Exercise instructions
Reproduce word for word the line that contains "order: Artiodactyla" and every line after it to the end of the records, with nothing else added.

Stored items
▬▬▬▬▬▬▬▬▬▬

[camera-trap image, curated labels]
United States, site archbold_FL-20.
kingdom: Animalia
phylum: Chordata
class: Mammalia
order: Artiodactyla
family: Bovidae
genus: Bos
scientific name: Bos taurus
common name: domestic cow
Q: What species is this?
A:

▬▬▬▬▬▬▬▬▬▬

Task solution
order: Artiodactyla
family: Bovidae
genus: Bos
scientific name: Bos taurus
common name: domestic cow
Q: What species is this?
A:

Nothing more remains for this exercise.